If your health isn’t enough to make you quit smoking, then the health of your baby should be. Smoking during pregnancy affects you and your baby’s health before, during, and after your baby is born. The nicotine (the addictive substance in cigarettes), carbon monoxide, and numerous other poisons you inhale from a cigarette are carried through your bloodstream and go directly to your baby. Smoking while pregnant will:
- Lower the amount of oxygen available to you and your growing baby.
- Increase your baby’s heart rate.
- Increase the chances of miscarriage and stillbirth.
- Increase the risk that your baby is born prematurely and/or born with low birth weight.
- Increase your baby’s risk of developing respiratory (lung) problems.
- Increases risks of birth defects.
- Increases risk of Sudden Infant Death Syndrome.
The more cigarettes you smoke per day, the greater your baby’s chances of developing these and other health problems. There is no “safe” level of smoking while pregnant.
“Smoking cigarettes is probably the No. 1 cause of adverse outcomes for babies,” says Welch, who’s the chairman of the Department of Obstetrics and Gynecology at Providence Hospital in Southfield, Michigan. He’s seen the complications far too many times: babies born prematurely, babies born too small, babies who die before they can be born at all. In his view, pregnancies would be safer and babies would be healthier if pregnant smokers could somehow swap their habit for a serious disease such as diabetes or high blood pressure.

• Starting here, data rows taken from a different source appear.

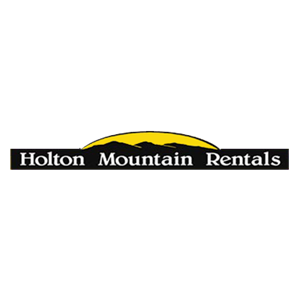 Holton Mountain Rentals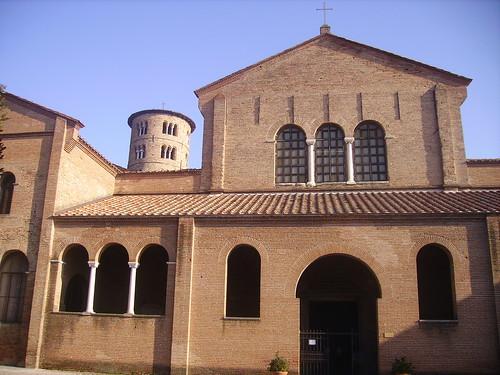 Ravenna - Santa Apollinare in classe by lpelo2000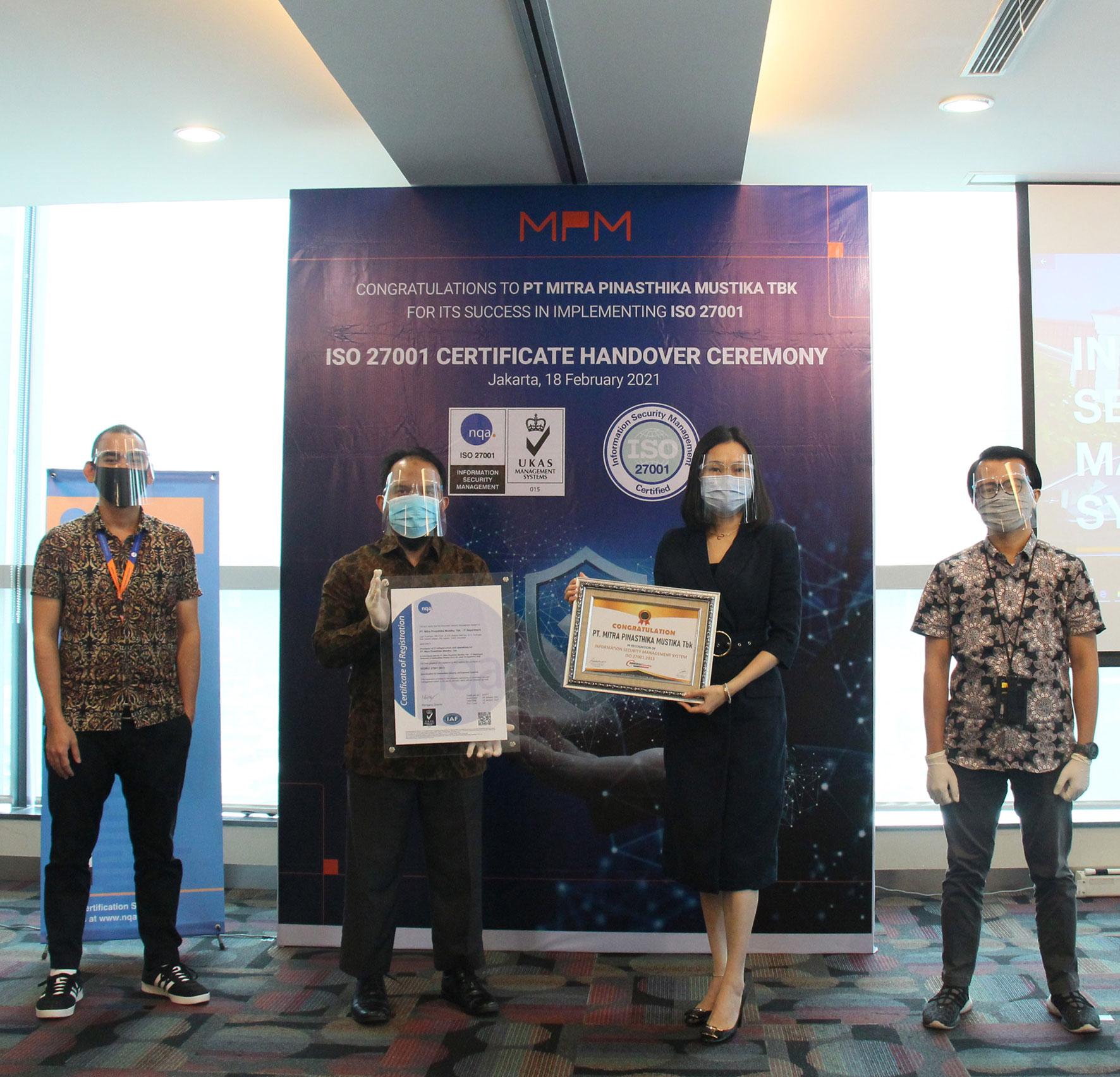MPM Raih Sertifikasi ISO 27001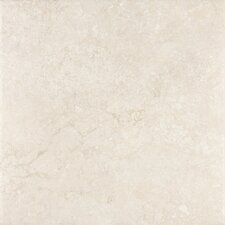 "<strong>Shaw Floors</strong> Padova 12"" x 12"" Floor Tile in Blanco"
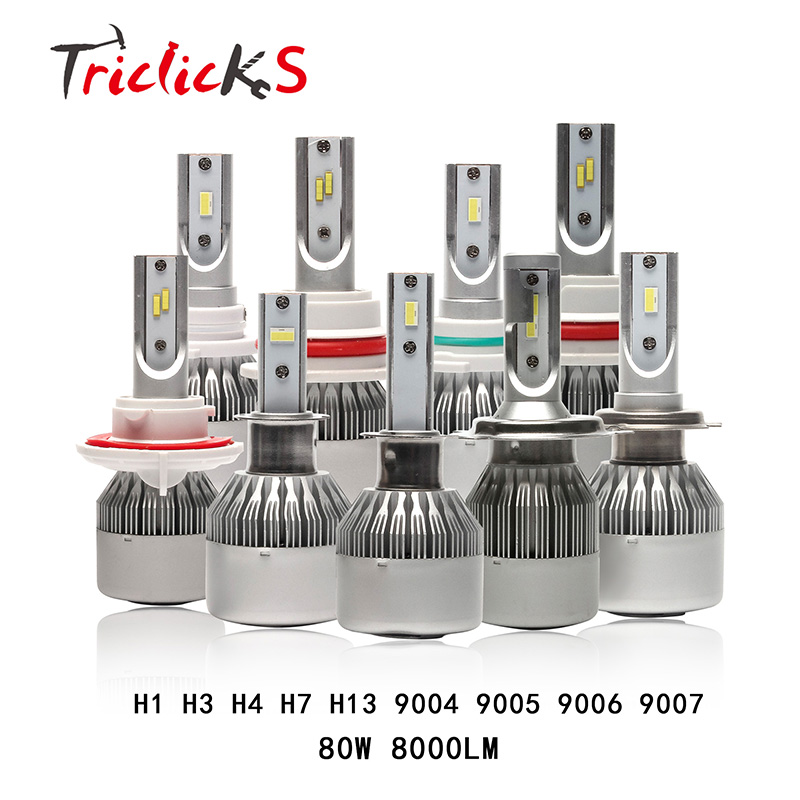 Triclicks H4 H7 H11 H1 H9 H8 H13 9004 9005 9006 9007 880 LED Car Headlights 80W 8000LM Imported Flip Chip Hi-Lo Headlight Bulbs 12v led light auto headlamp h1 h3 h7 9005 9004 9007 h4 h15 car led headlight bulb 30w high single dual beam white light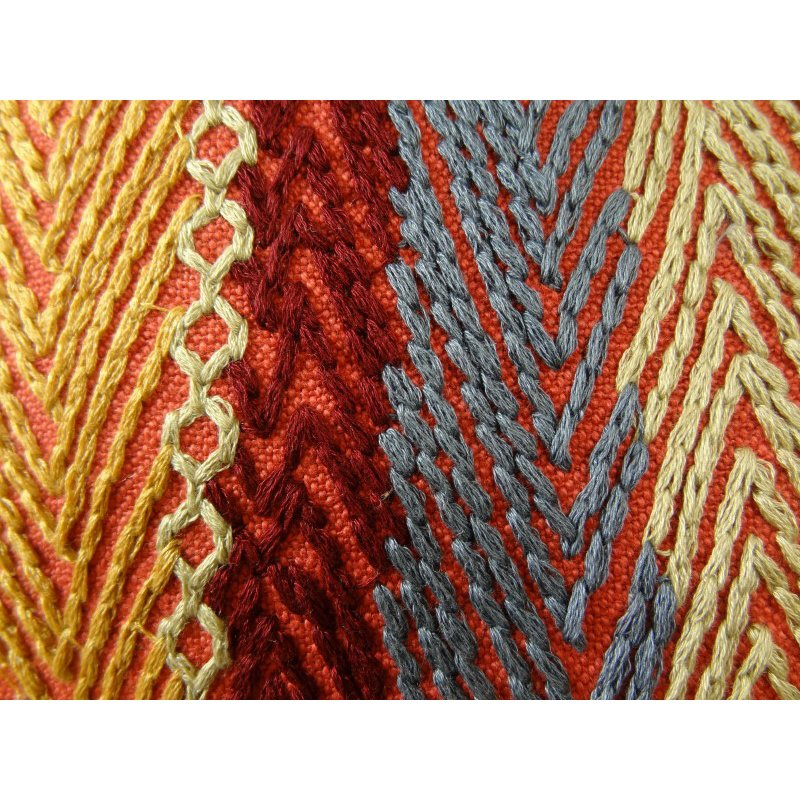 "Plutus Brands Red Sand Red Blue and Orange Handmade Luxury Pillow 12"" x 20"" (PBRAZ035-1220-DP)"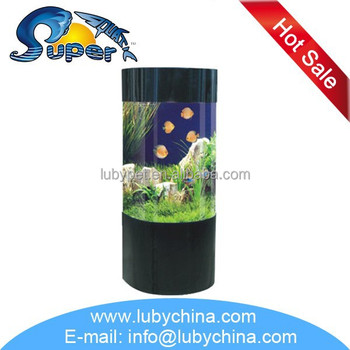 2015 custom made acrylic fish tank aquarium for ornamental for Ornamental pond fish port allen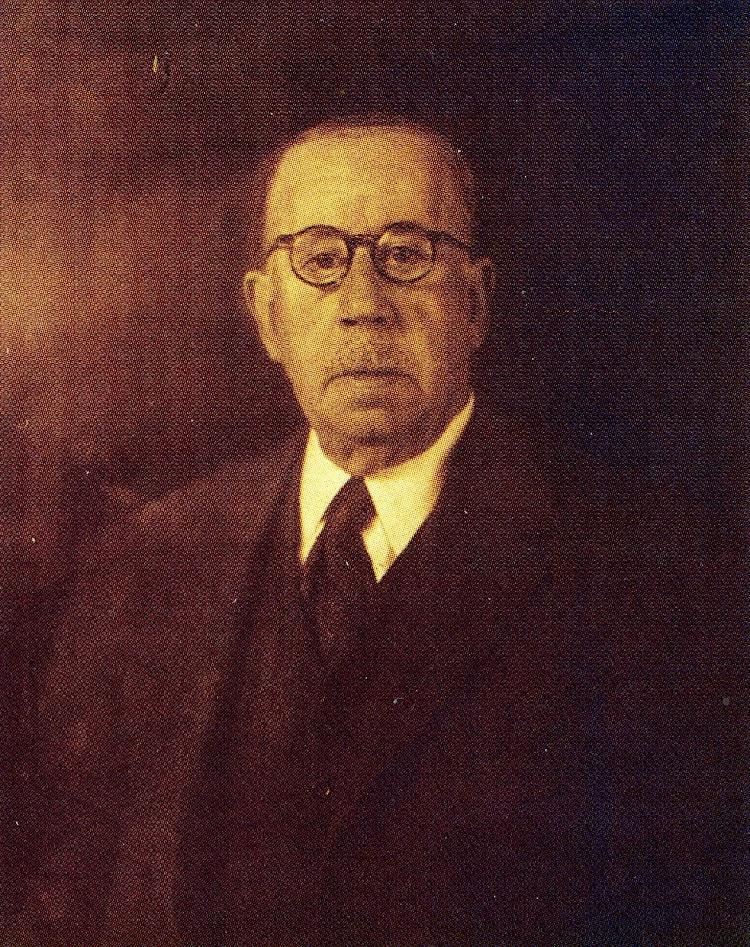 D. Miguel Martinez de Pinillos y Sáenz. Foto del libro NAVIERA PINILLOS. 1840-1990. 150 AÑOS DE HISTORIA MARINERA.jpg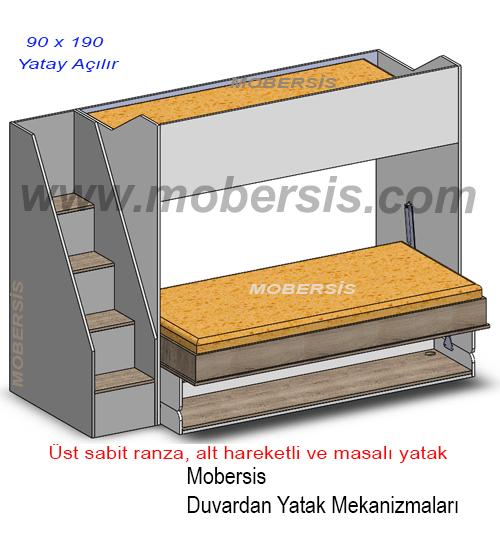 90x190 Tek Açılır Masalı Katlanır Ranza Sistem Mekanizması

“I can control those conditions with medications,” Welch says. But when a pregnant woman smokes, he says, nothing can protect her baby from danger.
4D Ultrasound Shows What Smoking Does To Your Baby
Recent research released overwhelming images that show the effects of smoking during pregnancy.
With the help of 4D ultrasound, researchers from Durham University found that the fetuses to mothers who smoke have a higher rate of mouth movement and touching of their face, compared to the fetuses to non-smokers. The researchers suggest that this may be due to the fact that the central nervous system of fetuses, which controls movement in general, and especially facial movement, doesn’t develop in the same way and at the same time as does the central nervous system in fetuses to mothers who didn’t smoke during pregnancy.
“Our findings show that nicotine has a greater impact on the developing fetus than stress and depression,” said Dr. Nadia Risland in a press release.
The study involved 20 infants, 4 of whom were born to mothers who smoke 16 cigarettes a day, and the remaining 16 to non-smoking mothers. The researchers observed 80 4D ultrasound images taken at four different intervals between 24 and 36 weeks of pregnancy. All babies were healthy at birth, but researchers did notice differences in fetal behavior during pregnancy.
However, the researchers emphasize that this has only been a pilot study and that other studies are necessary to confirm and further explain the link between smoking, stress and depression of the mother and the development of the fetus.